» **YOUR INSTRUCTIONS**:
Take the line that contains "Between point (145, 798) and point (727, 224), which" and each line after it in the material below, and transcribe them exactly, stopping at the end.

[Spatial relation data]

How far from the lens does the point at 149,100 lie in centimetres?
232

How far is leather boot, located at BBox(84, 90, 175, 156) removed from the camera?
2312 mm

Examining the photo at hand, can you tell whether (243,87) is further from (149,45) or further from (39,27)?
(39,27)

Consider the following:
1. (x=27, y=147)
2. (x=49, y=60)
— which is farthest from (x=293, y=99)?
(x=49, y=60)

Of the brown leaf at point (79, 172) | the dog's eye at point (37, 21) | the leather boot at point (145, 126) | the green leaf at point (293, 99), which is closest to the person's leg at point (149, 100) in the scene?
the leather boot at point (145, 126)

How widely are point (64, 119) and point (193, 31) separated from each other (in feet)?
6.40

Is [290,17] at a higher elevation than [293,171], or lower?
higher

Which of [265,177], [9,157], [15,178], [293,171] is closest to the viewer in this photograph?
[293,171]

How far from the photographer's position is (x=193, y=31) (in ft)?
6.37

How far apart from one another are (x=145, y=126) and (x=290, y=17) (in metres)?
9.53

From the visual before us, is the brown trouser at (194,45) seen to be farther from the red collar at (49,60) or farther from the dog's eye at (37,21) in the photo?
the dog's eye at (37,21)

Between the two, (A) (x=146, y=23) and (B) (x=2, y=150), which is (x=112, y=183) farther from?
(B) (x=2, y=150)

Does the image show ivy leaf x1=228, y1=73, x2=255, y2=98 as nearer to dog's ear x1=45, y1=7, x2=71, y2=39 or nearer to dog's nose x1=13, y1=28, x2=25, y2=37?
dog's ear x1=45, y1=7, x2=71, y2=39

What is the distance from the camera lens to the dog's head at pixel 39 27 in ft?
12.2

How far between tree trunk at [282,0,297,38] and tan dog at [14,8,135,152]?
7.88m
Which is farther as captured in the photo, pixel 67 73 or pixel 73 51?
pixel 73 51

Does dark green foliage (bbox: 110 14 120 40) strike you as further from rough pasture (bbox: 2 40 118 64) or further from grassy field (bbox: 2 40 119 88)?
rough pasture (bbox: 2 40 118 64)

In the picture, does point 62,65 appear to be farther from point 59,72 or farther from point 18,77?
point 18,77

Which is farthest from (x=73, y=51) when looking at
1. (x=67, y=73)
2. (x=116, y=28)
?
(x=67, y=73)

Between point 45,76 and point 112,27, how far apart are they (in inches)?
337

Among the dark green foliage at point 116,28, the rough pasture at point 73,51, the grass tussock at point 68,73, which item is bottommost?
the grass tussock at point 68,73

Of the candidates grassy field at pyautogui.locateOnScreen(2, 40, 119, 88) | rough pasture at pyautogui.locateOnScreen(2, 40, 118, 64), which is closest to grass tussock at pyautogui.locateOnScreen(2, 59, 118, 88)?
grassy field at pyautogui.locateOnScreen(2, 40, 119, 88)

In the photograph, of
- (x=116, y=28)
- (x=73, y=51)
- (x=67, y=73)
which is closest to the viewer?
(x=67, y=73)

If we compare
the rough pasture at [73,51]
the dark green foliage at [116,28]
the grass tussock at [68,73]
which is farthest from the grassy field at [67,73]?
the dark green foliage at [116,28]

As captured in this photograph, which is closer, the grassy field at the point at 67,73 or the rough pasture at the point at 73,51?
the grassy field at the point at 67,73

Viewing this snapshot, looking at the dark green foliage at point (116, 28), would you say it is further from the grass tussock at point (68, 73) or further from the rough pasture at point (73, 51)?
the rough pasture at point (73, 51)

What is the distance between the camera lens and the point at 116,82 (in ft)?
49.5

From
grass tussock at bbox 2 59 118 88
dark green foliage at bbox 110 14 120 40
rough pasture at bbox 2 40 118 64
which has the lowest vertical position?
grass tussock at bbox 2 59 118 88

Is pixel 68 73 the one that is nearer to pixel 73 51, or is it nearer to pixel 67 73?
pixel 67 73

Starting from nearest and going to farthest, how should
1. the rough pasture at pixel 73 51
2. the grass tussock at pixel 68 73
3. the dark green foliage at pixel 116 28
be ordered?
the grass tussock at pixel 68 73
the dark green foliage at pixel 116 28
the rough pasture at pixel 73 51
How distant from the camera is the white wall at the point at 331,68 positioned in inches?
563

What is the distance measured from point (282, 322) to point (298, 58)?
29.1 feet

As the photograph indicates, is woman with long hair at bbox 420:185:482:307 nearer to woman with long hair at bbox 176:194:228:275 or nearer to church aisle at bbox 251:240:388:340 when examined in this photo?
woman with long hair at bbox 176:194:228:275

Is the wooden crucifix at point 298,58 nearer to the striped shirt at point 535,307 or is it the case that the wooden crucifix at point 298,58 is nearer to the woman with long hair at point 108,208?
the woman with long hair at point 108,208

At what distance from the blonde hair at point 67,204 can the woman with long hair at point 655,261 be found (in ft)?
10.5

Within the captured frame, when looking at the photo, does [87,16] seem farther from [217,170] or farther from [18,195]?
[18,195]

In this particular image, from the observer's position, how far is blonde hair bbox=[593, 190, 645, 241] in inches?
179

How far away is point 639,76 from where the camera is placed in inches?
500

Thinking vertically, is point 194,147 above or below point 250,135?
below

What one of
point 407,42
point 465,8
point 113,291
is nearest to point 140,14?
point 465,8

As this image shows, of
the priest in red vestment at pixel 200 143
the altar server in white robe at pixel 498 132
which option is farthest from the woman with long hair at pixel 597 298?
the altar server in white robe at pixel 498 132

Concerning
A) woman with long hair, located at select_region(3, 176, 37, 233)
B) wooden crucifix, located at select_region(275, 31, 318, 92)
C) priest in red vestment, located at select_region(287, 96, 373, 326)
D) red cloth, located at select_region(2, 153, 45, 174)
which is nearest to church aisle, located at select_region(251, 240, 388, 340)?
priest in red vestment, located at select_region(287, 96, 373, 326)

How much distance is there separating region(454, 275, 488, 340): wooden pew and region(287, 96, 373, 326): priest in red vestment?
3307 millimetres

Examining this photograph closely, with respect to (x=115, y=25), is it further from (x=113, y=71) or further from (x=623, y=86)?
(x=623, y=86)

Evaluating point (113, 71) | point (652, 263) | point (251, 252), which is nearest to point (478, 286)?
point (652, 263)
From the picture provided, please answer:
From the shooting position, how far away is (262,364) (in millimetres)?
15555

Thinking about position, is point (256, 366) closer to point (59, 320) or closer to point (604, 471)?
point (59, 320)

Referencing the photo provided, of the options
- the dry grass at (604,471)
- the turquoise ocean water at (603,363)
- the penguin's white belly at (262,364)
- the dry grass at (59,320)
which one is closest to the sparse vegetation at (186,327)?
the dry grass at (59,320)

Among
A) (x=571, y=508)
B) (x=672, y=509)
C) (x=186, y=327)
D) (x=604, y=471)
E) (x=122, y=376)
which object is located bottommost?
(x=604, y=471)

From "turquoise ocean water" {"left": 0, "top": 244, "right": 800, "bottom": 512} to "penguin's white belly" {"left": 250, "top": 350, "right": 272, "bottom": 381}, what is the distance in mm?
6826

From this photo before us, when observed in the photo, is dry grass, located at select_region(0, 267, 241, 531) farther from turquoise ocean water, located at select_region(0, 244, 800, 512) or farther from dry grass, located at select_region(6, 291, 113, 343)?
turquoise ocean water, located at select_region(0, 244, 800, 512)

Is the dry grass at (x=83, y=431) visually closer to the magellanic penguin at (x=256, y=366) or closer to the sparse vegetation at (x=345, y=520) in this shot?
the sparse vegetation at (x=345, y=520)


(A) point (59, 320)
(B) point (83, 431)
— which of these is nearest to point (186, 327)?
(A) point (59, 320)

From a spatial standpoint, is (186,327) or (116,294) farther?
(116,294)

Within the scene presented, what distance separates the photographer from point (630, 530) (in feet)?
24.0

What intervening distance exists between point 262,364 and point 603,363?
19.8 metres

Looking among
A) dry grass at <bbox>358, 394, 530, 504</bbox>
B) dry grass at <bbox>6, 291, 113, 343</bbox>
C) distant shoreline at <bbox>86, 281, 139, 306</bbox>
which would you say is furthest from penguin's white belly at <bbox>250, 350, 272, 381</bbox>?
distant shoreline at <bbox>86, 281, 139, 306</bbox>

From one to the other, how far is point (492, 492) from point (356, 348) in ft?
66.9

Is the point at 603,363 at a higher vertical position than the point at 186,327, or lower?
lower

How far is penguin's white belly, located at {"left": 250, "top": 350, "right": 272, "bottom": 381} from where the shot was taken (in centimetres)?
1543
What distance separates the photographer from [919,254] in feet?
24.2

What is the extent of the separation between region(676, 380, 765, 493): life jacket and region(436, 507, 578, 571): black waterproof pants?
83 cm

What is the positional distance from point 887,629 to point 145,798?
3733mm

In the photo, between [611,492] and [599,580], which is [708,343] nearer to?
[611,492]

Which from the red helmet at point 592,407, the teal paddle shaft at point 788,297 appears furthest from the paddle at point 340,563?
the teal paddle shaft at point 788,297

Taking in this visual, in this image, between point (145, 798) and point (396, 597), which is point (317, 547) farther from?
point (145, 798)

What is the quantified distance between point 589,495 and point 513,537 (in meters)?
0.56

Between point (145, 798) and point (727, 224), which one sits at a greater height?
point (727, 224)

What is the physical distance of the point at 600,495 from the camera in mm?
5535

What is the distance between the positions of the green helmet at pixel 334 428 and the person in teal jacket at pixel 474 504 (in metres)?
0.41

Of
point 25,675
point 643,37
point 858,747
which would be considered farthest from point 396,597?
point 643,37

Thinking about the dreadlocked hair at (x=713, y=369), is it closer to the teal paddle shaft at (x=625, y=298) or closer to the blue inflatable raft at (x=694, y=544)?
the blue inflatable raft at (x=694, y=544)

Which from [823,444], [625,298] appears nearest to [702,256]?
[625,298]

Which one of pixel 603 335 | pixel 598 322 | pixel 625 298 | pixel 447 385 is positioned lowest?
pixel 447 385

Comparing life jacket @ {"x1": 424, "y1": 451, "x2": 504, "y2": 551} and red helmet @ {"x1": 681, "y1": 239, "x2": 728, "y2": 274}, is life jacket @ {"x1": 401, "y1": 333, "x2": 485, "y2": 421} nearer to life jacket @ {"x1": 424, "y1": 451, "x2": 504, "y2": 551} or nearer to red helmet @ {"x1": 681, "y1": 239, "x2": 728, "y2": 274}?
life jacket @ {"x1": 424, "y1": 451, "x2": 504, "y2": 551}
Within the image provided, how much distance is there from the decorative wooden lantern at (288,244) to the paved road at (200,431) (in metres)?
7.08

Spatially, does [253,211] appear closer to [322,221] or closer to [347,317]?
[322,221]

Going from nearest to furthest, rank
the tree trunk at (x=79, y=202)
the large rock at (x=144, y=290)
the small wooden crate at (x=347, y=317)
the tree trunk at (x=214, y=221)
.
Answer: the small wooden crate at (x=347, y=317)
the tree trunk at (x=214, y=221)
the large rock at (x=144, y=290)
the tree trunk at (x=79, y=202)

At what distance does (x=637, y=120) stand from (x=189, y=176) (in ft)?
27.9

» **TASK RESULT**:
Between point (145, 798) and point (727, 224), which one sits at a greater height?
point (727, 224)

What is the physical distance of the point at 600,495 from the camera in mm?
5535

What is the distance between the positions of the green helmet at pixel 334 428 and the person in teal jacket at pixel 474 504 (in metres)?
0.41

Of
point 25,675
point 643,37
point 858,747
which would be considered farthest from point 396,597?
point 643,37

Thinking about the dreadlocked hair at (x=713, y=369), is it closer to the teal paddle shaft at (x=625, y=298) or closer to the blue inflatable raft at (x=694, y=544)?
the blue inflatable raft at (x=694, y=544)

Which from [823,444], [625,298] appears nearest to [702,256]?
[625,298]

Which one of pixel 603 335 | pixel 598 322 | pixel 625 298 | pixel 447 385 is positioned lowest?
pixel 447 385

Comparing life jacket @ {"x1": 424, "y1": 451, "x2": 504, "y2": 551} and red helmet @ {"x1": 681, "y1": 239, "x2": 728, "y2": 274}, is life jacket @ {"x1": 401, "y1": 333, "x2": 485, "y2": 421} nearer to life jacket @ {"x1": 424, "y1": 451, "x2": 504, "y2": 551} or nearer to red helmet @ {"x1": 681, "y1": 239, "x2": 728, "y2": 274}?
life jacket @ {"x1": 424, "y1": 451, "x2": 504, "y2": 551}
Within the image provided, how much distance is there from the decorative wooden lantern at (288,244) to the paved road at (200,431) (in metres)?
7.08

Spatially, does [253,211] appear closer to [322,221] or closer to [347,317]?
[322,221]

Going from nearest to furthest, rank
the tree trunk at (x=79, y=202)
the large rock at (x=144, y=290)
the small wooden crate at (x=347, y=317)
the tree trunk at (x=214, y=221)
.
Answer: the small wooden crate at (x=347, y=317)
the tree trunk at (x=214, y=221)
the large rock at (x=144, y=290)
the tree trunk at (x=79, y=202)

At what distance does (x=637, y=120) stand from (x=189, y=176) (in ft)?
27.9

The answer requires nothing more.